Tag Archives: Thistlewaite

Continuous Line Artist view of Haken’s Gordian Knot in “Unknot Hall of Fame”.

Peter Prevos, has included me in his “Unknot Hall of Fame”, within an article on his website about “The Art and Magic of the Trivial Knot”, which also explains many technical aspects of the trivial knot and how magicians have incorporated those ideas. There are designs, in the Hall of Fame, by Goeritz, Thistlewaite, Ochiai and Haken as well as art by Vanuatu and myself and reference to James Sienna. Have a look on – https://horizonofreason.com/science/unknot-gallery/

I had already done my painting when I saw a post on Mathoverflow website “Are there any very hard unknots?” by mathematician Timothy Gowers – https://mathoverflow.net/questions/53471/are-there-any=very-hard-unknots

I responded with posts on my website on in June 2015 and a later update in May 2018.

Noboru Ito, mathematician now at the of University of Tokyo, contacted me in February 2016 about his near completed book “Knot Projections” and my article is referenced in the Preface. “It was very helpful”.

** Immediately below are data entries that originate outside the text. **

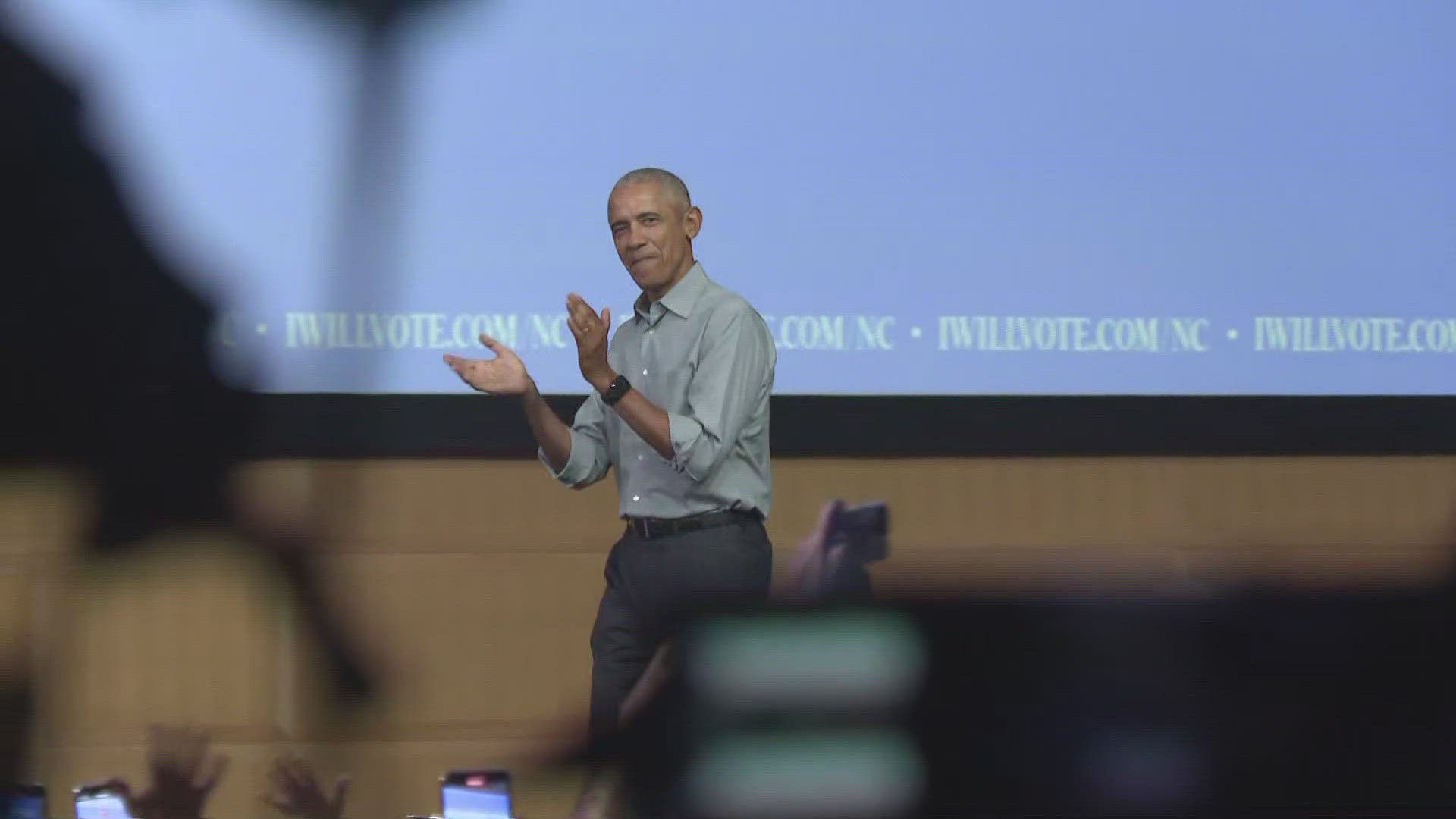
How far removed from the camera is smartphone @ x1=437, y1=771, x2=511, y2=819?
3406mm

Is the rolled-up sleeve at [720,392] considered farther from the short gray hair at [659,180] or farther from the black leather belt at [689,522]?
the short gray hair at [659,180]

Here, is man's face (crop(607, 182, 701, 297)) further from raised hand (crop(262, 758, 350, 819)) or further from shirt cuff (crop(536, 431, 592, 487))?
raised hand (crop(262, 758, 350, 819))

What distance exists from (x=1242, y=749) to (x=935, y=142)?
1.62 metres

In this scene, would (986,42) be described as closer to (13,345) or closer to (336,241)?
(336,241)

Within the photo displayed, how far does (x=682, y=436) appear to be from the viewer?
303cm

Tomasz Mrowka, mathematician at the Massachusetts Institute of Technology, asked in November 2017 for a copy of my painting, as “it’s really quite striking and would love to hang it in my office”.

David Eppstein, computer scientist and mathematician at university of California, Irvine, featured my painting on his website in November 2018 “Mick Burton, an artist known for drawings that use a single continuous line to create the impression of complex and naturalistic shapes, looks at knot theory, self-overlapping curves, and the visualization of Seifert surfaces.” I had to look in Noboru Ito’s book to check out Seifert surfaces !

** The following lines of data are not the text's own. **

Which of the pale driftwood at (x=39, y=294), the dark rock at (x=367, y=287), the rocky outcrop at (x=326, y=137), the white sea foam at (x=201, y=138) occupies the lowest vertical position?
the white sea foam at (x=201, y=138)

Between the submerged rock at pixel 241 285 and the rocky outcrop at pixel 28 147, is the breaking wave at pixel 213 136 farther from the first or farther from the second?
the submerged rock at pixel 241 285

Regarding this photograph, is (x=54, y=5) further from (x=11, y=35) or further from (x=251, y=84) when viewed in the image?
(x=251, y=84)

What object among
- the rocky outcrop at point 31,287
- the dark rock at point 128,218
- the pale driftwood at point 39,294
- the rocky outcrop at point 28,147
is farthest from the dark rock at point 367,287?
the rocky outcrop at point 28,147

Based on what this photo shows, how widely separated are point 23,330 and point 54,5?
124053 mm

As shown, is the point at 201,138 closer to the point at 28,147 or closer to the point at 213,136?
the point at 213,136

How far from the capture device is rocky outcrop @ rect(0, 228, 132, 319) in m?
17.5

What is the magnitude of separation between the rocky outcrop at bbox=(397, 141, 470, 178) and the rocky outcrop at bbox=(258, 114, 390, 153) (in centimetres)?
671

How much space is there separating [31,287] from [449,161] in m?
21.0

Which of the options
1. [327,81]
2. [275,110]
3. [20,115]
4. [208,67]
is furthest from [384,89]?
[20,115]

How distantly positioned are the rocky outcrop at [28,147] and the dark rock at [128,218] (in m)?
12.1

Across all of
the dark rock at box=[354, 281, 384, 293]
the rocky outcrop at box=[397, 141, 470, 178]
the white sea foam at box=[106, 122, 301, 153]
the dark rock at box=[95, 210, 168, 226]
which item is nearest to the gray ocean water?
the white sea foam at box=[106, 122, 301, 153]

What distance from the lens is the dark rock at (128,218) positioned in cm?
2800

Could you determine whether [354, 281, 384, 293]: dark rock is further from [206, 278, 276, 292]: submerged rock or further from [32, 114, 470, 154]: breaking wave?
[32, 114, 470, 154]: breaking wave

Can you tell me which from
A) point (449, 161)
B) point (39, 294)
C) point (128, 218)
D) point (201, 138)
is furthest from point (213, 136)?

In essence my painting of Haken’s Gordian Knot is another example of me finding a well known structure which I can apply my continuous line knowledge and experience to. The way that nature can work in these structures often surprises me.

This is separate to my ongoing art work of producing single continuous lines and colouring based upon interesting subjects – which can be animals, landscapes, portraits, still life and abstracts.

Other examples of looking at structures have been –

Four colour theory maps, where my overdraw method could divide a map up into two streams of alternate colours, hence the four colours. I corresponded with mathematicians Robin Wilson and Fred Holroyd in the mid 1970’s. See my post in August 2015 on Skydiver patterns and my Four Colour Theory.

The artist Escher’s favourite tile at the Alhambra in Spain, which I realised had two continuous lines running through it. I saw that the artist could have made in into a single line with two small alterations. See my posts of April 2015.

Knights moves on a chess board starting and finishing at the same square and landing once on all the other squares. See my 1974 picture in the Gallery 1965-1974.

I am always on the look out for new structures which are suitable.